WHAT TO DO:
Extend the mailing-list reply on the proc pid lock patch past its last line.

Re: [PATCH] proc: Use a dedicated lock in struct pid

[Date Prev][Date Next][Thread Prev][Thread Next][Date Index][Thread Index]

 



On Wed, Apr 08, 2020 at 03:28:40PM -0500, Eric W. Biederman wrote:
> 
> syzbot wrote:
> > ========================================================
> > WARNING: possible irq lock inversion dependency detected
> > 5.6.0-syzkaller #0 Not tainted
> > --------------------------------------------------------
> > swapper/1/0 just changed the state of lock:
> > ffffffff898090d8 (tasklist_lock){.+.?}-{2:2}, at: send_sigurg+0x9f/0x320 fs/fcntl.c:840
> > but this lock took another, SOFTIRQ-unsafe lock in the past:
> >  (&pid->wait_pidfd){+.+.}-{2:2}
> >
> >
> > and interrupts could create inverse lock ordering between them.

INFORMATION PROVIDED:

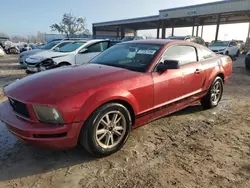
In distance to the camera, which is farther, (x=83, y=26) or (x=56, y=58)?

ANSWER BELOW:
> >
> >
> > other info that might help us debug this:
> >  Possible interrupt unsafe locking scenario:
> >
> >        CPU0                    CPU1
> >        ----                    ----
> >   lock(&pid->wait_pidfd);
> >                                local_irq_disable();
> >                                lock(tasklist_lock);
> >                                lock(&pid->wait_pidfd);
> >   <Interrupt>
> >     lock(tasklist_lock);
> >
> >  *** DEADLOCK ***
> >
> > 4 locks held by swapper/1/0:
> 
> The problem is that because wait_pidfd.lock is taken under the tasklist
> lock.  It must always be taken with irqs disabled as tasklist_lock can be
> taken from interrupt context and if wait_pidfd.lock was already taken this
> would create a lock order inversion.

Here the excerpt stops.